§ **Records from a dataset**:
○ ○ ○

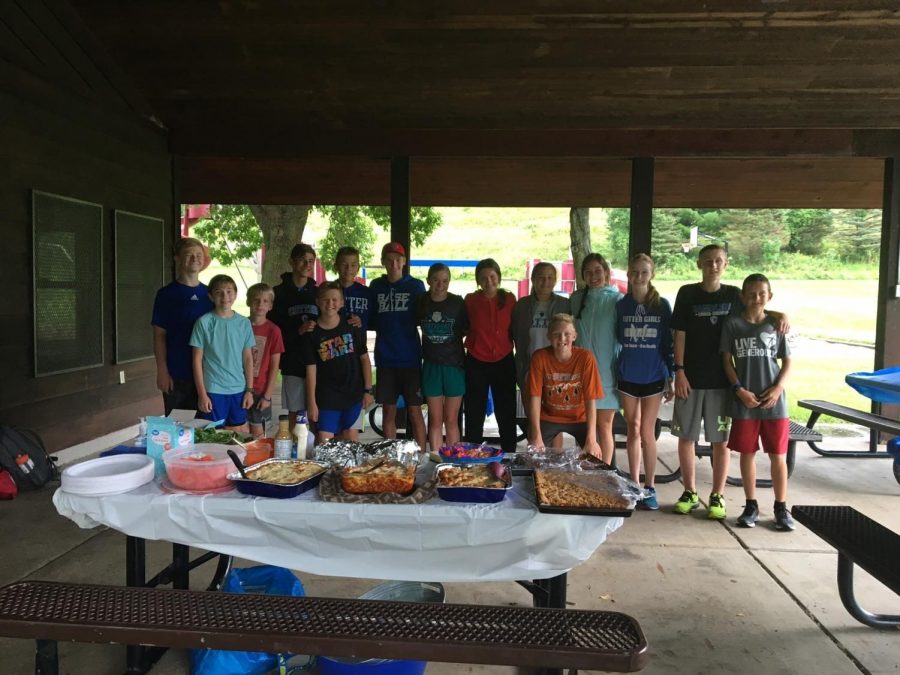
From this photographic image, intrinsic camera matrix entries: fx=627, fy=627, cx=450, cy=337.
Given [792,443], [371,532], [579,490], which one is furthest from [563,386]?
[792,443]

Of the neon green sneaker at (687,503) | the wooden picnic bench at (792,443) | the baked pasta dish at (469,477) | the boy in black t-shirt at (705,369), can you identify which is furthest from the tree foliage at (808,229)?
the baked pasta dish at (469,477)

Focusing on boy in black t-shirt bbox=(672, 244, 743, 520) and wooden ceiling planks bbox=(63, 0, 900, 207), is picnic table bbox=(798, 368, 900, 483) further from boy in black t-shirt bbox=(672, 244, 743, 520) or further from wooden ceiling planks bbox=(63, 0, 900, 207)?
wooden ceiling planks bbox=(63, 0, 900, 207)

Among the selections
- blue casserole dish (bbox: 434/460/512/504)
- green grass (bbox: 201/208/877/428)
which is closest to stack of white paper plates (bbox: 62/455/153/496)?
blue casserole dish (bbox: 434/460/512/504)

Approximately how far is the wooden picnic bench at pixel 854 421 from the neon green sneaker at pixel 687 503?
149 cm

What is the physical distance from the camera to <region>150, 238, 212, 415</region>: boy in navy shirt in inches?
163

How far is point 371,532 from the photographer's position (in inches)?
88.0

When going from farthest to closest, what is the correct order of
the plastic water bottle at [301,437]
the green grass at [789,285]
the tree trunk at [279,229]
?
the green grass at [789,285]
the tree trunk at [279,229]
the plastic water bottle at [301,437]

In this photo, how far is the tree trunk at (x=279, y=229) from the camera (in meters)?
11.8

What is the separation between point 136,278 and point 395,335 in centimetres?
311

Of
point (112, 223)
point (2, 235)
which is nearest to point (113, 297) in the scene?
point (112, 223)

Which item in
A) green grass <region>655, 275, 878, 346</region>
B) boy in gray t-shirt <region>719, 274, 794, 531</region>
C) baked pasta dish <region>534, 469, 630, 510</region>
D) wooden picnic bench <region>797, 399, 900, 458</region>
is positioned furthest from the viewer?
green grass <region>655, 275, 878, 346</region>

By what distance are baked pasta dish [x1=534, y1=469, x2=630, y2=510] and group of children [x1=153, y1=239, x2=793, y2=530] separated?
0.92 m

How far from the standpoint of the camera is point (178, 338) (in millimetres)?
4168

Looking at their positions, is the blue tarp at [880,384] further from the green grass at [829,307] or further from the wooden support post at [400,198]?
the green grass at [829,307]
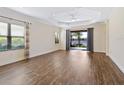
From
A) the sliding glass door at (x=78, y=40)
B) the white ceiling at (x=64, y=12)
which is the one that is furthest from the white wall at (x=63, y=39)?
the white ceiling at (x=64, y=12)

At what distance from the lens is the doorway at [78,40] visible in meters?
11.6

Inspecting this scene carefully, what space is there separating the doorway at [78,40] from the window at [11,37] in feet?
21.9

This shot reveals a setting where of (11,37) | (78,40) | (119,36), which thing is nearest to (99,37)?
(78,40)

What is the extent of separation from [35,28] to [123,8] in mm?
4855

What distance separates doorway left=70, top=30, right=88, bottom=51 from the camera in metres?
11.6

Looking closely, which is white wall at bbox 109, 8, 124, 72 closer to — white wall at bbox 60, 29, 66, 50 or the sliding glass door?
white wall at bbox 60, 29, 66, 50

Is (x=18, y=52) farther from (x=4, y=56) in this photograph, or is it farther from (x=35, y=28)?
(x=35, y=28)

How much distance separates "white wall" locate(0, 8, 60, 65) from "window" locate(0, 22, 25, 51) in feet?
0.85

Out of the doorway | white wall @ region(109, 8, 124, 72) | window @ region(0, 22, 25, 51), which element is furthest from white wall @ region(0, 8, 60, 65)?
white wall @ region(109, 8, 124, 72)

○ ○ ○

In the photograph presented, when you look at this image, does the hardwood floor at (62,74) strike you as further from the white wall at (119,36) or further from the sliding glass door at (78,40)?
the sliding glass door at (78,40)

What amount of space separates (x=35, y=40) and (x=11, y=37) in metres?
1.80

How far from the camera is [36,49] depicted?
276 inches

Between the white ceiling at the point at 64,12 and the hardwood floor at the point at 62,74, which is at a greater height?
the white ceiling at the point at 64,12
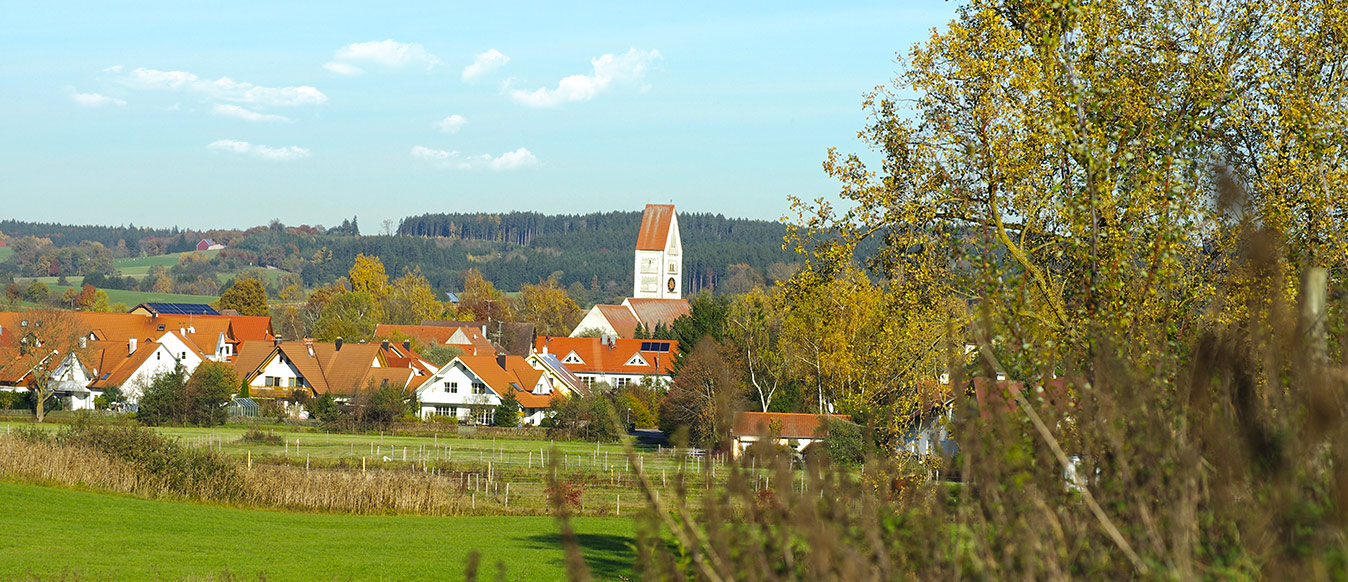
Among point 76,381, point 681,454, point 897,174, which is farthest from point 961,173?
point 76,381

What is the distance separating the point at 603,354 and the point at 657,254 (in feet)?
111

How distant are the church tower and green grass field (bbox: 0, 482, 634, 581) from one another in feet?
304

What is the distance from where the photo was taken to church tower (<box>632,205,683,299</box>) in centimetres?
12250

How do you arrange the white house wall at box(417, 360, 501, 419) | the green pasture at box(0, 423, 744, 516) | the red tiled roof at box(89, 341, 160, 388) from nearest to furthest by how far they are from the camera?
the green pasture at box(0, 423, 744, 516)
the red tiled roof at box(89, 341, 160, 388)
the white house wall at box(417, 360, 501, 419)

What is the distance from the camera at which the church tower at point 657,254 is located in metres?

○ ○ ○

§ **PROBLEM REQUIREMENTS**: Copy out each line of the records above that contains the word "nearest".

§ **FULL RESPONSE**:
which is nearest to point (113, 297) in the scene?
This shot reveals a setting where of (11,37) | (78,40) | (119,36), which thing is nearest to (99,37)?
How do you arrange the white house wall at box(417, 360, 501, 419) | the green pasture at box(0, 423, 744, 516) | the red tiled roof at box(89, 341, 160, 388) from nearest to furthest by how far they are from the camera?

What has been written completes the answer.